Reviewed by Dennis Schwartz

Christian Camargo (“Days and Nights”) directs this uninvolving remake of the Robert Redford 1969 hit western Tell Them Willie Boy Is Here. It loosely tells the true story of the manhunt for Willie Boy (Martin Sensmeier), a member of the Chemehuevi tribe. His story turned out to be the longest and last manhunt in the history of the country. The film is based on the story by the Aquaman actor Jason Momoa and Thomas Pa’a Sibbett. The inert screenplay is by co-writers Thomas Pa’a Sibbett and Jason Momoa.

It’s set during the last days of the Old West, on the Western frontier, in 1909, where Willie Boy, a Native American, by accident fatally shoots the tribal shaman William (Zahn McClarnon), the disapproving and overbearing father of the much older Willie’s 16-year-old girlfriend, Carlotta (Mainei Kinimaka, Hawaiian actress), on a spot just outside of the tribal land. With Carlotta in tow, the couple flee by foot in the middle of the night from the local Sheriff Wilson (Christian Camargo), a widower and an alcoholic, brave the harsh desert elements (the intense heat. lack of water and poisonous snakes) as they walk across the California desert. They are also followed by a ragtag group of violent ruffians led by the Native American called Big Jim (Jason Momoa). Meanwhile the sheriff and his posse are called back to town to deal with the visit of President Taft.

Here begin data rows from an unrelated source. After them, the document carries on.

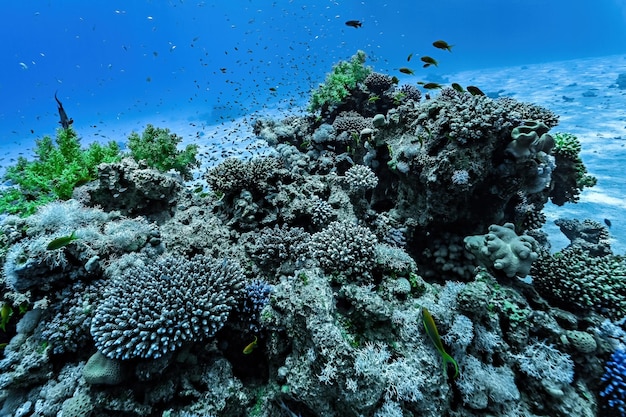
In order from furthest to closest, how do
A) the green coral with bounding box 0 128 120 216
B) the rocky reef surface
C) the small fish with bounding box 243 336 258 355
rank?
1. the green coral with bounding box 0 128 120 216
2. the small fish with bounding box 243 336 258 355
3. the rocky reef surface

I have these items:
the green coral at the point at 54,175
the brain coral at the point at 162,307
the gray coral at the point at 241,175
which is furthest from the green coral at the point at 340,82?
the brain coral at the point at 162,307

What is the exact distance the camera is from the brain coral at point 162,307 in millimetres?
3326

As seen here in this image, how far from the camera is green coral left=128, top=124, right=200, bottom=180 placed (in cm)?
791

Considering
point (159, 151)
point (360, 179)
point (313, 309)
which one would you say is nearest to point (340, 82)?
point (360, 179)

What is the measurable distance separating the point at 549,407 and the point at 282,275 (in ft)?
12.7

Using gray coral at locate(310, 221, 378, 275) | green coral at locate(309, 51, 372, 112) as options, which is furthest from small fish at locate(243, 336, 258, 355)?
green coral at locate(309, 51, 372, 112)

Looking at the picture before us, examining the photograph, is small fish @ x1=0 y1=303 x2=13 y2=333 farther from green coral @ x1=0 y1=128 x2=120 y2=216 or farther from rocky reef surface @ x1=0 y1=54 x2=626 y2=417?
green coral @ x1=0 y1=128 x2=120 y2=216

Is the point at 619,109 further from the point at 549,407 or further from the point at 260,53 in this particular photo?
the point at 260,53

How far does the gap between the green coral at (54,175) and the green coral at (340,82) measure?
25.5 feet

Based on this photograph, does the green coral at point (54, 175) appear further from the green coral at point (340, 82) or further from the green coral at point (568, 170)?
the green coral at point (568, 170)

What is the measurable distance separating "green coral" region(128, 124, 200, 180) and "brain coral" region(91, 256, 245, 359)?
4.83 meters

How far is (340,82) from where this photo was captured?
37.6 ft

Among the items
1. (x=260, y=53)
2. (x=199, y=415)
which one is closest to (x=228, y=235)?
(x=199, y=415)

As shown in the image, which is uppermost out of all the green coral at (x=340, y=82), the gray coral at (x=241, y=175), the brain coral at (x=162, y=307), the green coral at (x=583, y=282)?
the green coral at (x=340, y=82)
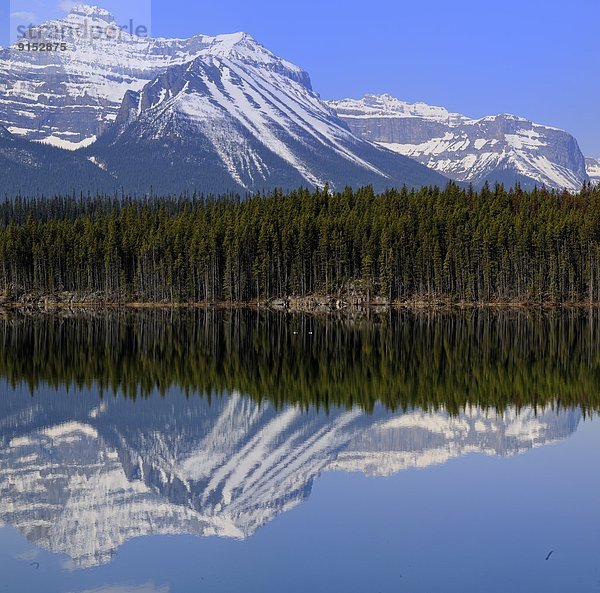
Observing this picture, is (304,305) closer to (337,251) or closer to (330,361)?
(337,251)

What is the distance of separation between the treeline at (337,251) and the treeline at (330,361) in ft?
150

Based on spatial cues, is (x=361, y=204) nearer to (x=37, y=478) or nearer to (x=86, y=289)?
(x=86, y=289)

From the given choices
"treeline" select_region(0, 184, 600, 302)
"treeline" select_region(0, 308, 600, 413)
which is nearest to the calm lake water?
"treeline" select_region(0, 308, 600, 413)

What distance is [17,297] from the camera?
180875mm

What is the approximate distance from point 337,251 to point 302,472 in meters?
127

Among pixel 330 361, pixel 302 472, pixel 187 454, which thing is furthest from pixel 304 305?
pixel 302 472

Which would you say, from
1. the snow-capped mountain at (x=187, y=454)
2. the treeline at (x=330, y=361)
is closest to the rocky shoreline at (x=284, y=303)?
the treeline at (x=330, y=361)

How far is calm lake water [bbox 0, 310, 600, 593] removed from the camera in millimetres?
25188

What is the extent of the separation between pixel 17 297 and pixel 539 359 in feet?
431

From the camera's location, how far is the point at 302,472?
34.8 metres

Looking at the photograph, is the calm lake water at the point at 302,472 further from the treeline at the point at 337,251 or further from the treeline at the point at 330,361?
the treeline at the point at 337,251

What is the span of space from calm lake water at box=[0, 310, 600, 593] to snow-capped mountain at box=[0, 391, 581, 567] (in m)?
0.11

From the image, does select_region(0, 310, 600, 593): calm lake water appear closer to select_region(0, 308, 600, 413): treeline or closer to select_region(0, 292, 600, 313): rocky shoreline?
select_region(0, 308, 600, 413): treeline

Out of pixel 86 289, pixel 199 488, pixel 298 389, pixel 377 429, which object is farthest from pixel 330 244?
pixel 199 488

It’s a melancholic and sluggish film that lacks humor or excitement. It also fails to show us the love the lovebirds have for each other

In the desert, we meet such under developed characters as the hack journalist Randolph (Mojean Aria) who falsely sensationalizes the story by depicting the fugitive as a vicious killer to increase readership, and Hyde (Raoul Max Truillo), the Native American lawman, hoping to bring Willie in unharmed.

It’s a rather dull sequel, as none of the characters are impactfully brought to life on screen.